ABOUT THIS TASK: Write out every entry exactly as given, but omit the pictures.

DATASET RECORDS:
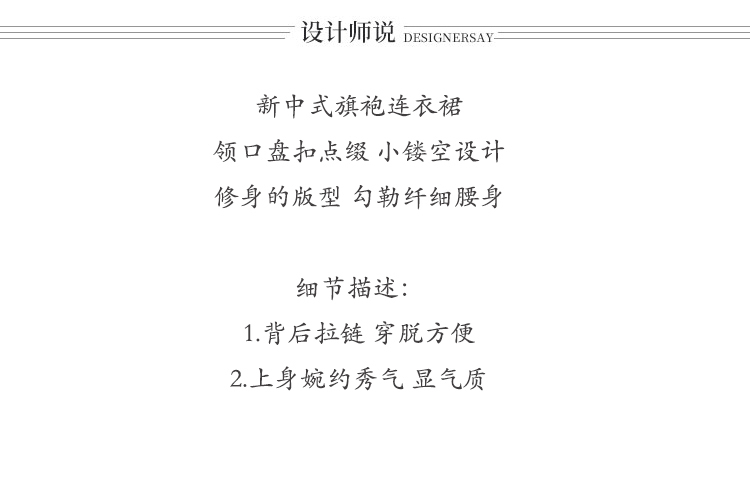 设计师说 DESIGNERSAY

新中式旗袍连衣裙
领口盘扣点缀 小镂空设计
修身的版型 勾勒纤细腰身

细节描述:
1.背后拉链 穿脱方便
2.上身婉约秀气 显气质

WRITTEN REPLY:
 设计师说 DESIGNERSAY

新中式旗袍连衣裙
领口盘扣点缀 小镂空设计
修身的版型 勾勒纤细腰身

细节描述:
1.背后拉链 穿脱方便
2.上身婉约秀气 显气质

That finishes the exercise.